───── SELECTED EXTRACT ─────

I experienced the same thing with the attacks on me during my work for Gold Fields. My name was dragged through the mud. Then, when an investigation by the New York law firm Paul, Weiss found no wrongdoing on my part, there was not even a whisper of apology from anyone in the media.

I let that go. I’m no longer willing to let things go.

I left prison with ten rand in my pocket. I got a job paying me R1000 a month. I started my first business with R3000, and I failed many, many times until I finally succeeded. Many good people – not one of them a government minister or a president – has helped me, and today I am a dollar millionaire. None of this was achieved through state tenders.

I have carried the ex-con label because I brought that on myself. I will not carry the Gupta label bestowed on me by the Sunday Times.

I did my time as a young man, but clearly that can never be good enough for some of our editors and journalists. I obviously don’t fit the “acceptable mould” of the black businessman in South Africa. Not only do I not criticise Zuma, I admire the man openly. That doesn’t make me his “pal”, it merely means I hold a contrary view to the mainstream media. Let’s remember that I don’t do business with the state or any SEO. My trouble with the media clearly started the moment I wrote an opinion piece questioning the agenda of the anti-Zuma cabal. But I will not change my political opinions simply because of bad press.

─────

# WRITTEN PROBLEM A:
Answer these from the statement about media attacks:
(i) Which law firm's investigation found no wrongdoing on the writer's part?
(ii) With how much money did the writer start a first business?
(iii) Which label does the writer refuse to carry, and who gave it?
# WRITTEN PROBLEM B:
Please write the next paragraph of the statement about media attacks, picking up after its last sentence.
The items that come next aren't needed for this work.

───── RECORDED DATA ─────

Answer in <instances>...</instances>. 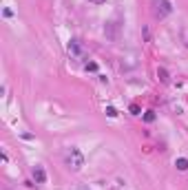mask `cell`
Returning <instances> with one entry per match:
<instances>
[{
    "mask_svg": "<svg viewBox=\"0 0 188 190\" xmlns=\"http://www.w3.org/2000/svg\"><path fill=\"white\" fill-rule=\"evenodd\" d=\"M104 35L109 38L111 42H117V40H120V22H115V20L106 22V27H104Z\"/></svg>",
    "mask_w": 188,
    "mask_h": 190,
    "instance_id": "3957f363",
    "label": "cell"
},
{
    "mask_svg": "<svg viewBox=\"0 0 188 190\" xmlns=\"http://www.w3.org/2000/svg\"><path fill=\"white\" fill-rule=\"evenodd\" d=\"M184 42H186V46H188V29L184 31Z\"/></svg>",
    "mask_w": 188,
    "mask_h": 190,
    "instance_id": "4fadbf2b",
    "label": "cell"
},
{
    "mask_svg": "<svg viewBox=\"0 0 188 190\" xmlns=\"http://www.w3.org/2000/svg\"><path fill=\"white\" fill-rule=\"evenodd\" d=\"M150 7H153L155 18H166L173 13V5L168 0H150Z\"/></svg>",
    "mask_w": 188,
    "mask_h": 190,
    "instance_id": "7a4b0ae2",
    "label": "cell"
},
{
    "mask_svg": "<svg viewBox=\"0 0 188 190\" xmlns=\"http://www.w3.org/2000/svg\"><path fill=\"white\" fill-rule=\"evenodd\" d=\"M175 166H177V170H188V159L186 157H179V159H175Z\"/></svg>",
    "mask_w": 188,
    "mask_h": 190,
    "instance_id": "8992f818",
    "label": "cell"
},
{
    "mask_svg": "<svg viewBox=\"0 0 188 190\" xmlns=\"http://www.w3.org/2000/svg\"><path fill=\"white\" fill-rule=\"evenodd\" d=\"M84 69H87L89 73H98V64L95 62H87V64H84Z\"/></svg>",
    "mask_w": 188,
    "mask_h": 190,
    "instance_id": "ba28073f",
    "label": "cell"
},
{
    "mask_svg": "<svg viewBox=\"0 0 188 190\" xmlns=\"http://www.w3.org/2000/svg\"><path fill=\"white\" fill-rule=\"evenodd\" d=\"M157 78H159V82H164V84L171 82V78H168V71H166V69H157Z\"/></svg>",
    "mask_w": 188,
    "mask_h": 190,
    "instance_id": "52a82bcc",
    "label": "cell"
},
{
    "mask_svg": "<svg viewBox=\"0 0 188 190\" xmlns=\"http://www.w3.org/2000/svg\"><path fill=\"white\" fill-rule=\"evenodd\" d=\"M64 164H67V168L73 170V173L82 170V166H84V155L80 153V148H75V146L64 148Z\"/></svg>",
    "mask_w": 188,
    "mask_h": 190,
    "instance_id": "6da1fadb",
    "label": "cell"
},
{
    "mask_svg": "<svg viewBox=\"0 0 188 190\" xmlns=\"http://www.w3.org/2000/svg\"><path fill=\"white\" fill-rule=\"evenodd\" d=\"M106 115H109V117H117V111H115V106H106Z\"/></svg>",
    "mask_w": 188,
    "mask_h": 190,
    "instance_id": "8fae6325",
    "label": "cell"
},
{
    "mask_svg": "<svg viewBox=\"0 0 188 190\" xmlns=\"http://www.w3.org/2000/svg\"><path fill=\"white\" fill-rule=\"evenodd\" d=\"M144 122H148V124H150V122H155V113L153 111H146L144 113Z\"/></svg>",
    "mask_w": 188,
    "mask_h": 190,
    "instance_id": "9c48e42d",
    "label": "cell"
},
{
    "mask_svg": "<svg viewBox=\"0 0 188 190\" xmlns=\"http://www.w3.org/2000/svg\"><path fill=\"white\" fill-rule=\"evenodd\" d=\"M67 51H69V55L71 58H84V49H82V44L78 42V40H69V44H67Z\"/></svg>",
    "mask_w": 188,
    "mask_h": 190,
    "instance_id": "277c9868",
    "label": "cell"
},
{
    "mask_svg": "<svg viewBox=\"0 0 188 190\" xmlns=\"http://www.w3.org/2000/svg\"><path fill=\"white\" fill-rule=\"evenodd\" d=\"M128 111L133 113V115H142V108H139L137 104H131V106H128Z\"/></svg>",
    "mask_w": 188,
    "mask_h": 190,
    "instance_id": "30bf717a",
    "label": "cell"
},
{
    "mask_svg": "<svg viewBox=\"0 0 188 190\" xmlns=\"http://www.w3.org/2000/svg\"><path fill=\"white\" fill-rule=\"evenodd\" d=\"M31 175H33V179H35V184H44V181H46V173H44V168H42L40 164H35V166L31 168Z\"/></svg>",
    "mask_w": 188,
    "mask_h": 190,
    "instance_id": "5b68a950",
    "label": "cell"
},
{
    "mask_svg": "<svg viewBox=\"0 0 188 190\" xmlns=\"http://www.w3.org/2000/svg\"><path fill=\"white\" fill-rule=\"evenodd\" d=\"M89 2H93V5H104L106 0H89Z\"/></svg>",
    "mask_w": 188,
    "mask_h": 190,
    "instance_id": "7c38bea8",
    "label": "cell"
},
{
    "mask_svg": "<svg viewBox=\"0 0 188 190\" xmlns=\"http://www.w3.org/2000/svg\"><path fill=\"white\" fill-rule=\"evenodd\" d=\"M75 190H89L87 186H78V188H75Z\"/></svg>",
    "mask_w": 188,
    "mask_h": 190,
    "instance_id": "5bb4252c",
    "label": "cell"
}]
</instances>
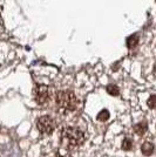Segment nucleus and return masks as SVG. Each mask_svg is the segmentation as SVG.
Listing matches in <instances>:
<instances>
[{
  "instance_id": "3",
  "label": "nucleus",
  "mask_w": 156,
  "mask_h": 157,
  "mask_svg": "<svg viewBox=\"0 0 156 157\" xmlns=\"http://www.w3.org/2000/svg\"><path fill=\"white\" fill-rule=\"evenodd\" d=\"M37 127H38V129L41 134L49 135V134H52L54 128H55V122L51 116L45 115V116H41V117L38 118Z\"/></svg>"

─────

# EXERCISE RESULT A:
(i) Paul, Weiss, the New York law firm.
(ii) R3000.
(iii) The Gupta label, given by the Sunday Times.

# EXERCISE RESULT B:
The media, the middle class and intellectuals forget that politics in South Africa is not won in the boardrooms of publishing houses. It’s won on the dusty streets. They may think that attacking Kenny and me and calling us “Zuma’s pals” will aid Ramaphosa’s chances in December for the ANC, but their bias is nothing more than wishful thinking. What makes it worse is that in their eagerness to taint Zuma, they have lost sight of the fact that they are slandering me, and I happen to have the same legal rights as anyone else in this country.

They are calling us the new Guptas, but we are far from it, and unlike the “old Guptas” (the only ones, actually), they need to know I’m not about to just allow them to say and do whatever they want to me.

They have a fight on their hands.

I shall fight these groundless attacks with every legal means at my disposal.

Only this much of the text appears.